▶ Kutipan:

============

HM, Banda Aceh - Badan Narkotika
Nasional Provinsi (BNNP) Aceh menyatakan prihatin dengan maraknya peredaran
narkoba di Aceh, apalagi dengan melibatkan kaum perempuan sebagai kurir. Hal tersebut dikatakan Kepala BNNP Aceh,
Brigjen Pol Faisal Abdul Naser dalam acara coffee
morning bersama puluhan wartawan di Kantor BNNP Aceh di Banda Aceh, Senin
(18/12). Faisal mengungkapkan dalam waktu belakangan ini, baik di Aceh maupun
daerah lainnya tersangka yang sering tertangkap membawa sabu-sabu adalah kaum
hawa, dan itu paling sering terjadi di Aceh.
Ditambahkannya masalah narkoba di Aceh
sudah sangat mengkhawatirkan, letak geografis dan kesuburan tanah Aceh juga
bisa disalahfungsikan untuk penyelundupan dan penyebar luasan narkoba.

============

▶ Data yang Diberikan:

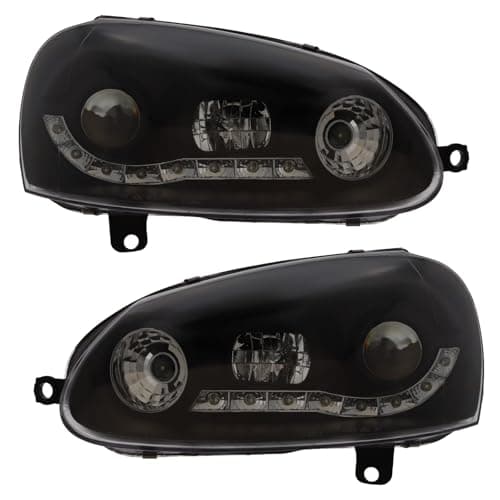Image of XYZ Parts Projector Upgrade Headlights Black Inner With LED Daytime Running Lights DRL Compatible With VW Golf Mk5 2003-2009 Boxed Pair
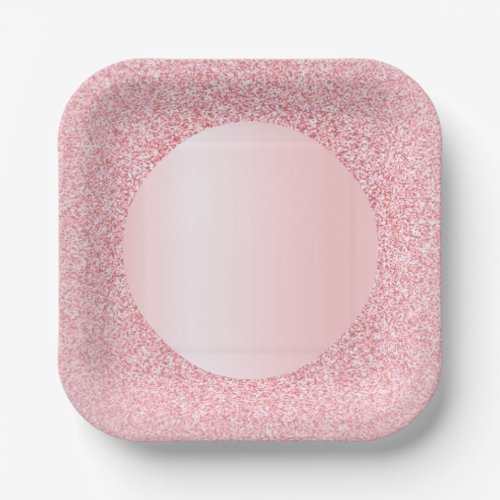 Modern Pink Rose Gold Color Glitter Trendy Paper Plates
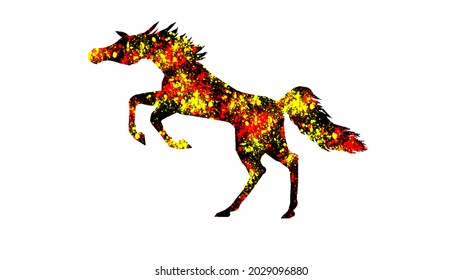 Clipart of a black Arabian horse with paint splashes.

============

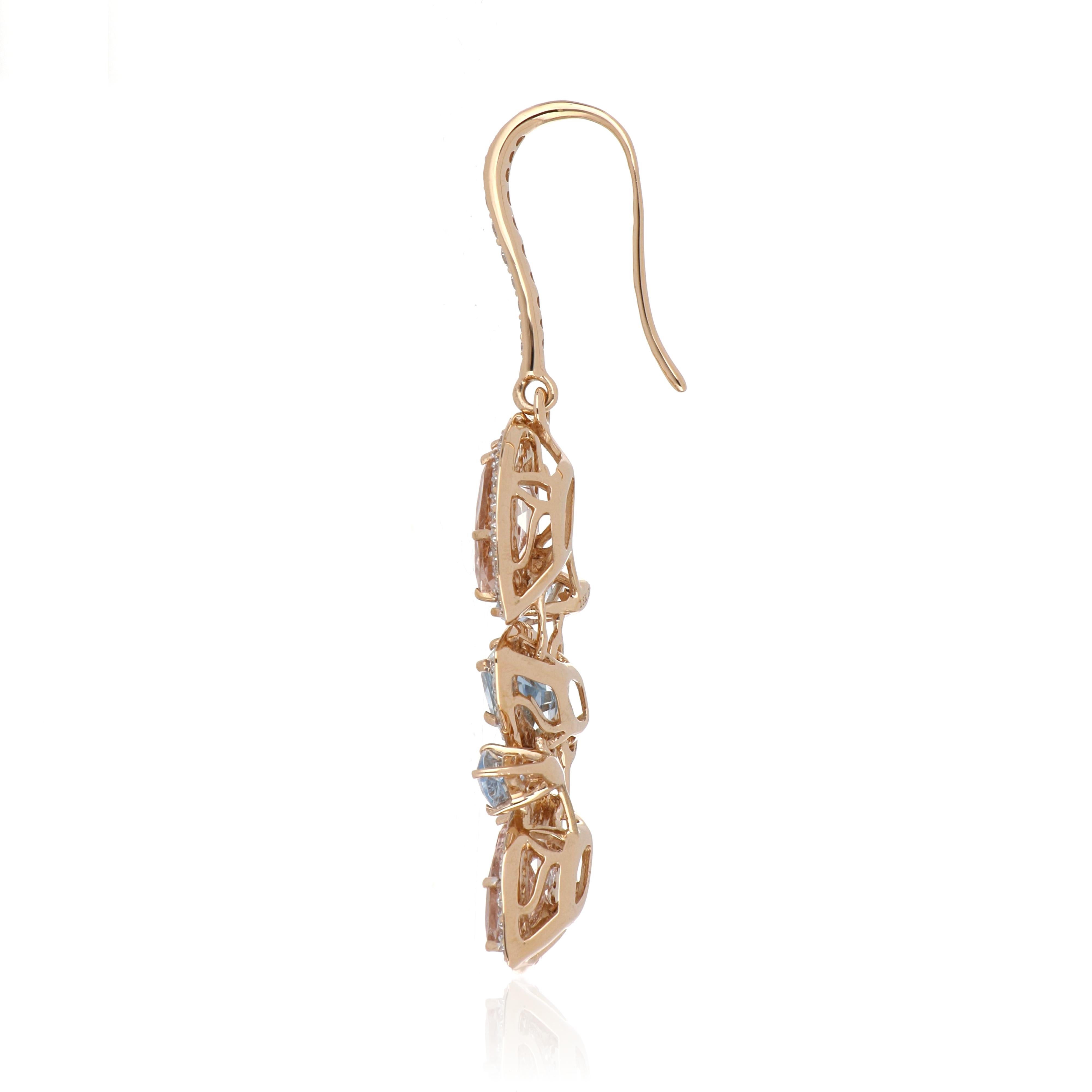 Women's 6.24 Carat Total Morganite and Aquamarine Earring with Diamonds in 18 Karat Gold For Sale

============

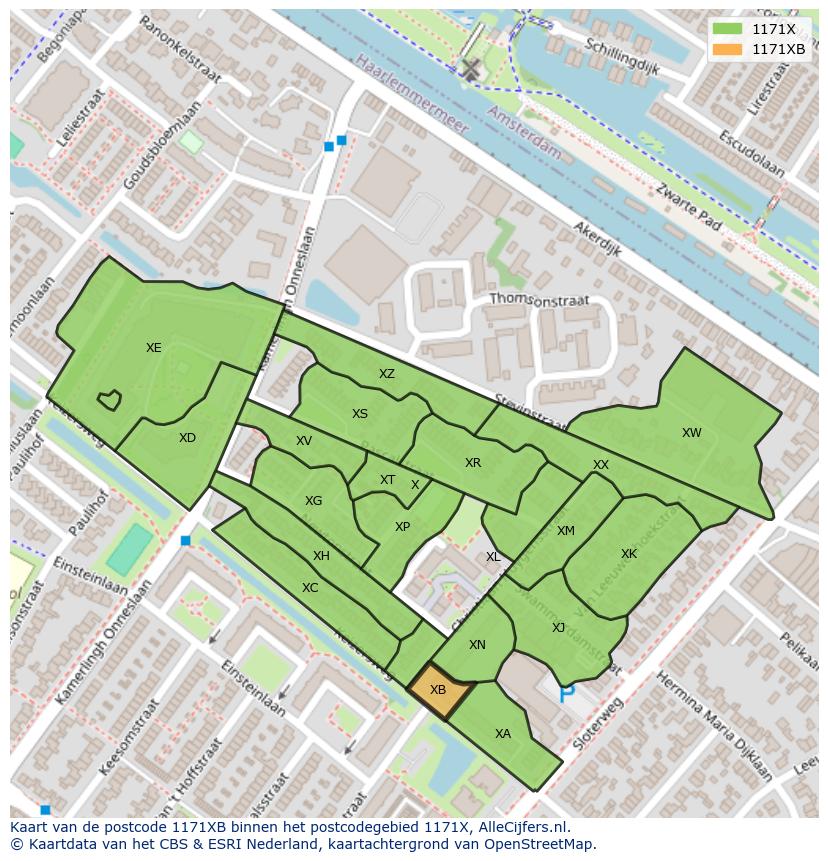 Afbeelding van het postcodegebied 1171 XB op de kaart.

============

▶ Daftar Pertanyaan:
1. Ketik ulang baris data di atas, mulai dari baris yang memuat "Image of XYZ" sampai dengan baris yang memuat "Clipart of a", termasuk kedua baris itu. Jangan sertakan gambarnya dalam jawaban.
2. Lanjutkan teks tentang peredaran narkoba di Aceh mulai dari sesudah kalimat terakhirnya.

▶ Daftar Jawaban:
1.
Image of XYZ Parts Projector Upgrade Headlights Black Inner With LED Daytime Running Lights DRL Compatible With VW Golf Mk5 2003-2009 Boxed Pair
 Modern Pink Rose Gold Color Glitter Trendy Paper Plates
 Clipart of a black Arabian horse with paint splashes.

2.
Pemusnahan barang bukti narkoba pada tanggal 24 Agustus 2017 yang dilakukan
Polda Aceh 1.800 kg ganja kering, 750 batang pohon ganja dan 10.000 gram sabu
sebutnya.
BNNP Aceh telah melakukan operasi
penangkapan serta pemutusan jaringan sindikat narkoba di Aceh selama tahun 2017
paparnya. “Salah satu upaya untuk memutuskan persedaran narkoba, membuat Aceh bebas
narkoba dengan melibatkan berbagai unsur masyarakat Aceh, “ ujar Faisal.
Menurutnya kearifan lokal merupakan benteng terkuat masyarakat yang memiliki
peranan penting dalam upaya mencegah, dan memberantas penyalahgunaan serta peredaran
narkoba di daerah Aceh. Apalagi Aceh terkenal dengan syariat Islam maka akan
dilibatkan juga MPU untuk mengeluarkan fatwa haram menerima sumbangan dari
hasil penjualan narkoba, karena ada yang menyumbang untuk mesjid, ungkapnya.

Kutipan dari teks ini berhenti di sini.